In this dissertation, we take the opportunity of the fast development of information retrieval and tackle the problem by proposing a new multi-version search architecture with cache-conscious ranking optimization framework. Specifically, we will first discuss our new versioned search architecture. Then, we will talk about a cache-conscious online ranking algorithm to improve the online part. Finally, we will describe a framework to select best blocking methods and parameters for our algorithm to achieve best performance.
Firstly, we present our new multi-version search architecture. We propose an approach that uses cluster-based retrieval to quickly narrow the search scope guided by version representatives at Phase 1 and develops a hybrid index structure with adaptive runtime data traversal to speed up Phase 2 search. The hybrid scheme exploits the advantages of forward index and inverted index based on the term characteristics to minimize the time in extracting positional and other feature information during runtime search. We compare several indexing and data traversal options with different time and space tradeoffs and describe evaluation results to demonstrate their effectiveness.

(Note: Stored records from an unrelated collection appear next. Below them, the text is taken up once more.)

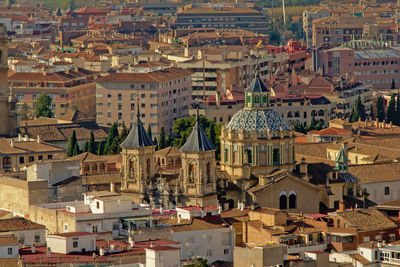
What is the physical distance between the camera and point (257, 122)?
122 m

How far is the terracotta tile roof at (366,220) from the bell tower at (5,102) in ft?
149

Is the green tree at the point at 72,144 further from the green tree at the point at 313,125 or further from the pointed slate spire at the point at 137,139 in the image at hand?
the green tree at the point at 313,125

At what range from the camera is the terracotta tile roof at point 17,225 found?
101 m

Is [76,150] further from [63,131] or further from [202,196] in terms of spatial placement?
[202,196]

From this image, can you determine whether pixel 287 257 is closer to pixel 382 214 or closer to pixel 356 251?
pixel 356 251

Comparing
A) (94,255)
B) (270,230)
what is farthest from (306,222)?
(94,255)

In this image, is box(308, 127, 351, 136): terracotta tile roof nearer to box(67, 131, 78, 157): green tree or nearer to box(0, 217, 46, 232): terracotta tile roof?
box(67, 131, 78, 157): green tree

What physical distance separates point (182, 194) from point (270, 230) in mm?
11648

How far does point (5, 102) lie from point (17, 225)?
5010 centimetres

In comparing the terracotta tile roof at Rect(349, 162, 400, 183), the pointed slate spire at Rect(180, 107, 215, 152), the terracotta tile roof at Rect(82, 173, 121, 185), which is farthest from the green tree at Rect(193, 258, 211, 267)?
the terracotta tile roof at Rect(349, 162, 400, 183)

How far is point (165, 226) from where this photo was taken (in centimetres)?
10200

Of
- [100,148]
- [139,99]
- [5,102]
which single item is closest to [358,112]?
[139,99]

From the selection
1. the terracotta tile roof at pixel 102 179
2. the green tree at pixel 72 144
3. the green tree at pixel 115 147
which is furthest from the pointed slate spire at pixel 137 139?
the green tree at pixel 115 147

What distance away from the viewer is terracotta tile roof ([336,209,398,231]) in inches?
4321
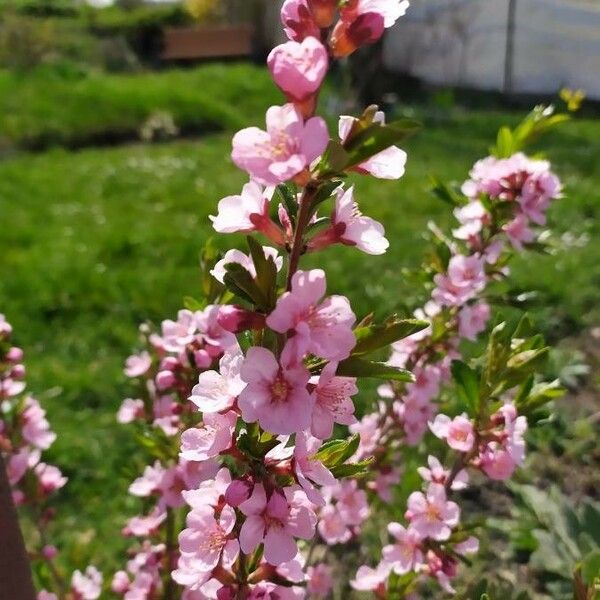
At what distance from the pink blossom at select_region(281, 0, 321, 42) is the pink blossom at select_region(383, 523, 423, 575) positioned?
845 mm

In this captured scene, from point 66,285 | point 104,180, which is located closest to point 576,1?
point 104,180

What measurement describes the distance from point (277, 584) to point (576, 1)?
12.6 meters

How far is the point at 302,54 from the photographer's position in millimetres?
710

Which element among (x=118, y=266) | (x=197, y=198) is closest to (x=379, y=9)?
(x=118, y=266)

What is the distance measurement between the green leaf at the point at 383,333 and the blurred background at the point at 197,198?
791mm

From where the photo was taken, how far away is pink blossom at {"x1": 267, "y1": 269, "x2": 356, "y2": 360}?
72cm

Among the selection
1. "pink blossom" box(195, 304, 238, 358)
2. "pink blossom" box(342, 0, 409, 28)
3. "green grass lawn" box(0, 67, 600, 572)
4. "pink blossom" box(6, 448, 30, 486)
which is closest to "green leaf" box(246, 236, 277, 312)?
"pink blossom" box(342, 0, 409, 28)

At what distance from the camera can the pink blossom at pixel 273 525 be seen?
2.65ft

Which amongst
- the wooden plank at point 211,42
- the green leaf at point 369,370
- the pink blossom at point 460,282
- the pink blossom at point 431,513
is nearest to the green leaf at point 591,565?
the pink blossom at point 431,513

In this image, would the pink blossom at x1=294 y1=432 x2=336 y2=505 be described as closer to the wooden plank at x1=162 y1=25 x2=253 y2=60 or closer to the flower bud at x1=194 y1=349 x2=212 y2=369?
the flower bud at x1=194 y1=349 x2=212 y2=369

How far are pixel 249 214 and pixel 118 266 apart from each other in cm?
362

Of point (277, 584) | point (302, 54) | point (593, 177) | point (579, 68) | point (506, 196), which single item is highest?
point (302, 54)

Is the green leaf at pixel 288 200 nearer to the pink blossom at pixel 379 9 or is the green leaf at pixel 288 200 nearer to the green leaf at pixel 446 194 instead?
the pink blossom at pixel 379 9

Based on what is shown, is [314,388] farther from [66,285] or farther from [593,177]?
[593,177]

The experiment results show that the proposed scheme can be up-to about 4x as fast as the previous work on solid state drives while retaining good relevance.
Secondly, we talk about our 2D blocking algorithm to optimize the online ranking part of the system. Multi-tree ensemble models have been proven to be effective for document ranking. Using a large number of trees can improve accuracy, but it takes time to calculate ranking scores of matched documents. We investigate data traversal methods for fast score calculation with a large ensemble and propose a 2D blocking scheme for better cache utilization with simpler code structure compared to previous work. The experiments with several benchmarks show significant acceleration in score calculation without loss of ranking accuracy.
Lastly, we describe a framework to fast select best blocking methods and parameters for our 2D blocking algorithm with the help of a full cache analysis. 2D blocking method is very helpful to improve online search efficiency. However, different traversal methods and blocking parameter settings can exhibit different cache and cost behavior depending on data and architectural characteristics. It is very time-consuming to conduct exhaustive search for performance comparison and optimum selection. We provide an analytic comparison of cache blocking methods on their data access performance for an approximation and propose a fast guided sampling scheme to select a traversal method and blocking parameters for effective use of memory hierarchy. The evaluation studies with three datasets show that within a reasonable amount of time, the proposed scheme can identify a highly competitive solution that significantly accelerates score calculation.
In summary, we have proposed a new multi-version search architecture with cache-conscious ranking optimization for the online search part and a framework to help fast select best blocking methods and parameters with full cache analysis for the 2D blocking method. By proposing this new versioned search system, we can meet challenges from scalability, efficiency and accuracy in multi-version search, and we believe this work would be useful to future researchers in this direction.